- [Goal 1] List every source named in the review scores table of the Rain in Hell page.

EP by Aiden
- Released: October 31, 2006
- Recorded: August 16–29, 2006
- Genre: Horror punk, post-hardcore
- Label: Victory

Aiden chronology
| Nightmare Anatomy (2005) | Rain in Hell (2006) | Conviction (2007) |

= Rain in Hell =

Rain in Hell is an EP/DVD by the post-hardcore band Aiden.

Professional ratings
Review scores
| Source | Rating |
| About.com | Star Half star |
| AbsolutePunk | (45%) |
| Allmusic | Star Half star |
| Kerrang! | ^{[citation needed]} |
| Melodic | Star Half star |

==Contents==
It includes new tracks as well as a cover of The Misfits' "Die, Die My Darling" and Billy Idol's "White Wedding". "Silent Eyes" was written about the death of former Bayside drummer John "Beatz" Holohan. The DVD features live performances from England and Chicago as well as music videos. A rough mix of "Die Die My Darling" was featured on a Kerrang! cover CD titled High Voltage!: A Brief History of Rock.

- [Records shown]
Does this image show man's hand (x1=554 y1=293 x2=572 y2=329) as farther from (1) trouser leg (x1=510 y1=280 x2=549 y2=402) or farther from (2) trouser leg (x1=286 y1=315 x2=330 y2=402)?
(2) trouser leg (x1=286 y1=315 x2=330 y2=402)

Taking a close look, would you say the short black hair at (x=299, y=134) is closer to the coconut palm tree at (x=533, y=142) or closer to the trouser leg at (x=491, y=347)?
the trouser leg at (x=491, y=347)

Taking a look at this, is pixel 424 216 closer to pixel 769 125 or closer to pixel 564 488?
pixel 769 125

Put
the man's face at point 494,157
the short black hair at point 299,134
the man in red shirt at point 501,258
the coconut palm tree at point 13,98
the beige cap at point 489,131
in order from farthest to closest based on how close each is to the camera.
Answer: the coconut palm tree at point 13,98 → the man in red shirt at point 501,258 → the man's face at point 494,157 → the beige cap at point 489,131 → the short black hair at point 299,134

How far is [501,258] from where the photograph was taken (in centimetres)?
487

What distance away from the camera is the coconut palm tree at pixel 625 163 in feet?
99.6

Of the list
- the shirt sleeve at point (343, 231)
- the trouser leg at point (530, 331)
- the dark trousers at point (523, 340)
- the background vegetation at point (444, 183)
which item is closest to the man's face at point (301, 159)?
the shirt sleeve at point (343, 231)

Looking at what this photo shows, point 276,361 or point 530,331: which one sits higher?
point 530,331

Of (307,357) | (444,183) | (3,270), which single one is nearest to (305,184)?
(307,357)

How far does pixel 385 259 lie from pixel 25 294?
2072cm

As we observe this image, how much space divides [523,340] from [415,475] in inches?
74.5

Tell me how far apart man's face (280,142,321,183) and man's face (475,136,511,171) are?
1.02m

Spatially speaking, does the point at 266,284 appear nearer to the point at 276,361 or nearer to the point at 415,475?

- [Goal 2] Swap "man's face" for "person's face" in the records, from the line with "Tell me how" through the end of the records, and write out those lines again with nothing else altered.

- [Exercise response 1] About.com, AbsolutePunk, Allmusic, Kerrang!, Melodic

- [Exercise response 2]
Tell me how far apart person's face (280,142,321,183) and person's face (475,136,511,171) are?
1.02m

Spatially speaking, does the point at 266,284 appear nearer to the point at 276,361 or nearer to the point at 415,475?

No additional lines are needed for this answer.